Human ignorance, sadly, isn't limited to planet Earth. Even today, over 400 years after the Age of Enlightenment began, plenty of people are still getting plenty of stuff wrong--not just about our home planet, but about the whole universe. Luckily, Jeopardy!s Ken Jennings is the author of a new book about the mysteries of the cosmos, the Junior Genius Guide to Outer Space. In this month's Debunker columns, he'll set us straight on a whole sky full of starry slip-ups. These are some misconceptions of truly astronomical proportion.
The Debunker: Star Myth #1: Is the Big Dipper a Constellation?

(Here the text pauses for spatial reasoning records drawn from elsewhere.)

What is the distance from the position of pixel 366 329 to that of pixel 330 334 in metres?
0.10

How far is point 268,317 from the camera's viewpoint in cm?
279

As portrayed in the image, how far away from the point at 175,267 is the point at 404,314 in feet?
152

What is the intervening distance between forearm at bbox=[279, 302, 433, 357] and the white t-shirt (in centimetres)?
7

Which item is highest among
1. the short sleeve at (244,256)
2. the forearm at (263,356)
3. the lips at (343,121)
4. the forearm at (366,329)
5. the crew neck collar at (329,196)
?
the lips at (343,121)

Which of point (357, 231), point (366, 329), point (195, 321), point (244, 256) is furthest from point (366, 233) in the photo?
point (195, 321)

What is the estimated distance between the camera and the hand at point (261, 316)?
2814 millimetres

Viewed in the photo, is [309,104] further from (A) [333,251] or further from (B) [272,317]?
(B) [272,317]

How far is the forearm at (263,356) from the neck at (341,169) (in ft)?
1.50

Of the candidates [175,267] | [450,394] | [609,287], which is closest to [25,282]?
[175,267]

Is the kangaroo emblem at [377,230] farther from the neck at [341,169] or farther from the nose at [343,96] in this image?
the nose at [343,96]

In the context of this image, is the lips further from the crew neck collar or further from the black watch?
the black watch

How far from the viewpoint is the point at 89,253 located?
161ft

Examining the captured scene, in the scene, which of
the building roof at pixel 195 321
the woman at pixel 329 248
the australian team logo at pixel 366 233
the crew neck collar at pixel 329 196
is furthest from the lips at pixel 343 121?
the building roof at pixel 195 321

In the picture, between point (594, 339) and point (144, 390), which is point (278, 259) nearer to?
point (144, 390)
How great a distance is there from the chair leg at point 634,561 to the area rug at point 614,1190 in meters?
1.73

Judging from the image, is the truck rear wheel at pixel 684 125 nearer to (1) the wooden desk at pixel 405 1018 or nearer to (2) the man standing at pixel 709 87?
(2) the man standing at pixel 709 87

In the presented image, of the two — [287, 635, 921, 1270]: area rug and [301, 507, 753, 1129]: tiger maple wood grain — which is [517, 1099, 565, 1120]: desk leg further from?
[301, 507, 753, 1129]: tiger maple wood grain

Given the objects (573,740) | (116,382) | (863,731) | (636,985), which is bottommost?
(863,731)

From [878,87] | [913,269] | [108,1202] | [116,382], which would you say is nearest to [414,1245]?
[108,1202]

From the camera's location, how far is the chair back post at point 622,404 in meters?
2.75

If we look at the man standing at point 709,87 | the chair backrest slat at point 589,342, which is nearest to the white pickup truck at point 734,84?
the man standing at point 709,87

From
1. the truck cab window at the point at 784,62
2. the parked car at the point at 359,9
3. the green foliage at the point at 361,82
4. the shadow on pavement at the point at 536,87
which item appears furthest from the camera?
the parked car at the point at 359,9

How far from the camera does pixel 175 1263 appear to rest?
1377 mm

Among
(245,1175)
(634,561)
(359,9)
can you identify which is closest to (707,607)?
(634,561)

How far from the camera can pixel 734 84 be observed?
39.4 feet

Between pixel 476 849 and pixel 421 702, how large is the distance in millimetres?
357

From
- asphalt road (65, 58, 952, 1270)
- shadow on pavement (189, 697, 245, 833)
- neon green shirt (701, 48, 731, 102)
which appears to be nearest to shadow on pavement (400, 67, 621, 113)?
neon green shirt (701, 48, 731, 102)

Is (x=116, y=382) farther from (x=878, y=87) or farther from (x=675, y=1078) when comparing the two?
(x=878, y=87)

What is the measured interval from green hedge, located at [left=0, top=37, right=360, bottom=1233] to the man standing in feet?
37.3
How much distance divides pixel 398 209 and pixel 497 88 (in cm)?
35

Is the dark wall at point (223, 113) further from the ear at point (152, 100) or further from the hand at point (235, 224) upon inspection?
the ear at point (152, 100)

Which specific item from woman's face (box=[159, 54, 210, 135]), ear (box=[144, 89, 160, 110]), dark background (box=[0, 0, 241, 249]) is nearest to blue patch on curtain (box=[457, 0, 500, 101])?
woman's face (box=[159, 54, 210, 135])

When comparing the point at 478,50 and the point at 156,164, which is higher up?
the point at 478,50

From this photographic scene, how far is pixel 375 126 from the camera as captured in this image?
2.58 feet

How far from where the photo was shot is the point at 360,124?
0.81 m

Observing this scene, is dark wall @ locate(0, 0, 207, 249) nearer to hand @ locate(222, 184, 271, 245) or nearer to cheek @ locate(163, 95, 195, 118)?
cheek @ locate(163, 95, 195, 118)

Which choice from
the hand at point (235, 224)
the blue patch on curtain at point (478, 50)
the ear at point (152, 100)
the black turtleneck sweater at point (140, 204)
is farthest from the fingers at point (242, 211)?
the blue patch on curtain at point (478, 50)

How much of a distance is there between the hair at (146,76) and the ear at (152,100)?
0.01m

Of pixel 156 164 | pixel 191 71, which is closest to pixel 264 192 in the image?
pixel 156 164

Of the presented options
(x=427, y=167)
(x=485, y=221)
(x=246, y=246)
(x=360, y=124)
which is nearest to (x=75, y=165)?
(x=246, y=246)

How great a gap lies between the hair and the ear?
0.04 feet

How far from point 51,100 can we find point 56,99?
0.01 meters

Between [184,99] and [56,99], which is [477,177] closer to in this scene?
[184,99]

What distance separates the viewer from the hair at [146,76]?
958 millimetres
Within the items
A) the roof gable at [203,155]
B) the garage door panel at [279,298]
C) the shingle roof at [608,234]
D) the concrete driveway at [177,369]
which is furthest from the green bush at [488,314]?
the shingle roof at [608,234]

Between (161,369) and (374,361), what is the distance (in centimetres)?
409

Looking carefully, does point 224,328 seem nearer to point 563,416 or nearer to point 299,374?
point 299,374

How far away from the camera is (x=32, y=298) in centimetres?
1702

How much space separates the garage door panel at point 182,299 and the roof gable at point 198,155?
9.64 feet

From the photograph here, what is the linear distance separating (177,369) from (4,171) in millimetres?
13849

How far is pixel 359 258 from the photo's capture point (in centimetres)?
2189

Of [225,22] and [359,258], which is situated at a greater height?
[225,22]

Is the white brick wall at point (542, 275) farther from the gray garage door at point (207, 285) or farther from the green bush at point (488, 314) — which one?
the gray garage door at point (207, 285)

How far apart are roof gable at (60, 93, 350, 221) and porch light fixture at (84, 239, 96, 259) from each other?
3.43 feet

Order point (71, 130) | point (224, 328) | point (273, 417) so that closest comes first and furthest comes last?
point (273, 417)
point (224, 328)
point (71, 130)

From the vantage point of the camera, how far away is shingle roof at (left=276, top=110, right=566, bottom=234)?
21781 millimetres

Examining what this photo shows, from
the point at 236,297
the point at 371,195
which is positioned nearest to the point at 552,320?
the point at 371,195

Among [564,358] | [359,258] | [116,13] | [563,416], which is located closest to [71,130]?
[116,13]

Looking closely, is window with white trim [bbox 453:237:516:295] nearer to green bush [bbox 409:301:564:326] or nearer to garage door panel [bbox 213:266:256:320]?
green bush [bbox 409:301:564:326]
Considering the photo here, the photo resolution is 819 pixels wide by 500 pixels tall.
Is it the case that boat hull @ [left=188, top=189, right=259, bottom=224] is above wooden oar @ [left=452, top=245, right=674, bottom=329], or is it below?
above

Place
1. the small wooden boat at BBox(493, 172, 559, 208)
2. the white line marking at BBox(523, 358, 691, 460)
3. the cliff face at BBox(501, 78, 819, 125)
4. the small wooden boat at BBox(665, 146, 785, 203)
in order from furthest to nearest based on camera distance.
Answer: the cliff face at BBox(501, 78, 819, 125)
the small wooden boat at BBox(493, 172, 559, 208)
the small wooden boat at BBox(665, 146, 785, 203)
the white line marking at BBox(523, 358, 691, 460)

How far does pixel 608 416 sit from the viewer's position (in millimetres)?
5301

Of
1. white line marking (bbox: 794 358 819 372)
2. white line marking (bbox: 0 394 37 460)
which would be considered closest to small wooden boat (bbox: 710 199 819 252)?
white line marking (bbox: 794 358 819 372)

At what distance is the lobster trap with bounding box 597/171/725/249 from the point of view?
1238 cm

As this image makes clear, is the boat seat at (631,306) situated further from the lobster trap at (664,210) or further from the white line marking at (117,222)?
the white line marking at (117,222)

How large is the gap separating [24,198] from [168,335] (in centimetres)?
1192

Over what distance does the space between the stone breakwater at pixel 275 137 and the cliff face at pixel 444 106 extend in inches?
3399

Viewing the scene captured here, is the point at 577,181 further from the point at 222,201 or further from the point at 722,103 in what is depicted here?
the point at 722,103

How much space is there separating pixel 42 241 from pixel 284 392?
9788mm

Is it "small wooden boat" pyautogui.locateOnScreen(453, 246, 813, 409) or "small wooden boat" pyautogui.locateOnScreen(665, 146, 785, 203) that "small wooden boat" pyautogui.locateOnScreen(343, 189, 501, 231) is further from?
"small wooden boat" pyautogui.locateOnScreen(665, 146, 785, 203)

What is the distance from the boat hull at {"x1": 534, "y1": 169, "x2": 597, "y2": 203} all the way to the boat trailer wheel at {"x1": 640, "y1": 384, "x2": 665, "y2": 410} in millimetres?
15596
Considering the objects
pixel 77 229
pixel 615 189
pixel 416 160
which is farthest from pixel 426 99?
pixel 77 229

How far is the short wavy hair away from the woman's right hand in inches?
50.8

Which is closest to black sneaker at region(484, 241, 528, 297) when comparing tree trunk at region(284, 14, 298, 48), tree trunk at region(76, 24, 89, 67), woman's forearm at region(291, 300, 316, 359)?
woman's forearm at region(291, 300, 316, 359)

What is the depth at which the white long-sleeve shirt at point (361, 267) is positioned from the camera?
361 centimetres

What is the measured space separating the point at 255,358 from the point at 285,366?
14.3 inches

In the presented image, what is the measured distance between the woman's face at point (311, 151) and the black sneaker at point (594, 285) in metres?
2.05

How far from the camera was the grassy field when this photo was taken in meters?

Ask someone to name a constellation in the night sky, and odds are most of them will first think of the Big Dipper, the seven bright stars that gleam overhead on summer nights in an unmistakable sickle-shaped pattern. The Big Dipper has helped humans navigate for millennia by pointing the way to Polaris, the North Star. Virtually every culture had its own name for the Dipper, from the "Drinking Gourd" of West Africa to the "Seven Gods" of Mongolia to the "Charles' Wagon" of the Vikings. It's iconic enough to have been borrowed for the corporate logo of Iridium Communications and on the state flag of Alaska. But the world's most famous constellation isn't actually a constellation at all. It's an asterism.